From: Mark Conrad on
In article <slrni1rmi3.jfd.gsm(a)cable.mendelson.com>, Geoffrey S.
Mendelson <gsm(a)cable.mendelson.com> wrote:

> >> DVD-9 (dual layer DVD) is a much better choice.
> >
> > What's wrong with just dumping the video on a
> > hard drive, bypassing DVD-9 altogether.
>
> Two problems, I leave them to you do decide if it matters.
>
> The first is that hard drives are fragile. They need to be shipped and stored
> carefully. If you expect to play an hour or more of video off of one, you
> probably will have to get a 3.5 inch ine rated for constant duty. The little
> 2.5 inch laptop/backup drives get too hot for long term use.

Not to worry. Small cool-running robust SSD drives will
be out soon. I already run an internal 512-GB SSD in
my new 17" MacBook Pro.

Insignificant price of that optional drive was $1,300 USD.

....all paid for by the taxpayers of this great country, for
welfare leaches like me.


> The second is that they are atractive. If left sitting on a counter,
> they tend to say "steal me".

Naw, SSDs can easily be disguised as a flattened turd.



> I expect so. Does the US allow "videotaping" operations
> for educational purposes with the patient's permission?

Yeah, but the patient would have to sign off so many
medical release forms ahead-of-time that he would
expire before he finished.

Heck, when I go into the local medical clinic here to get
my temperature taken, I have to sign so many release
forms that I think I am buying a house.

Lawyers follow doctors around here hoping they will
make a mistake, so they can sue their pants off.

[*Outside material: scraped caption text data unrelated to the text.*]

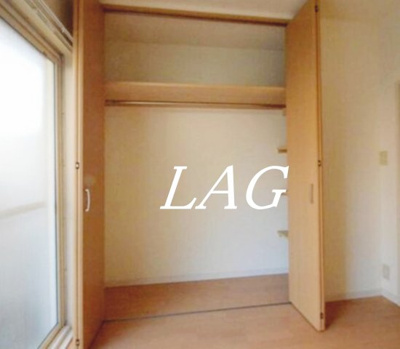 【収納】 | オキナマンション | 収納です。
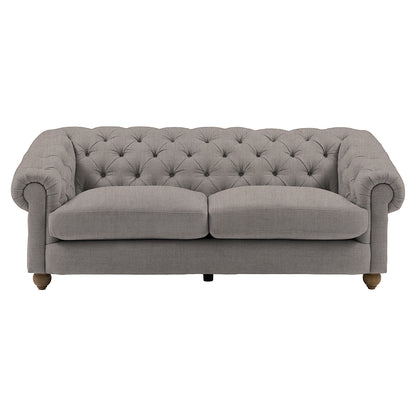 Gallery Direct Chesterfield 3 Seater Sofa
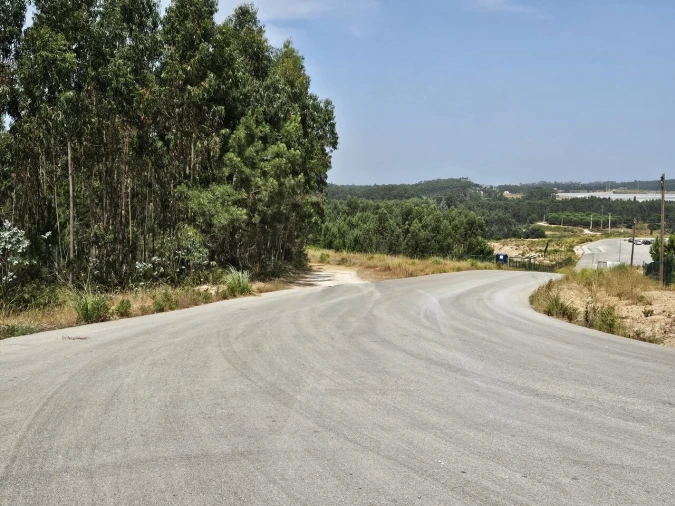 Terreno para Venda em Santa Maria, São Pedro e Matacães Foto 32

> You don't need to control the satellite, just the data.
> Encrypted satellite video has been around since 1985.
> Enctypted data transmission goes back
> to Julius Ceaser's days, and is very common now.

Good point, and it is not like anyone had physical access
to the satellite itself. ;-)


> ...if you want to be at the forefront
> of cardiac medicine, Hebrew. :-)

Don't blow my cover, few people here know I am a
jay Jewish Negress cursed with a bushy black beard.

Actually, I know nothing medical at all, so who is better
qualified to tell the medical industry how to run the show.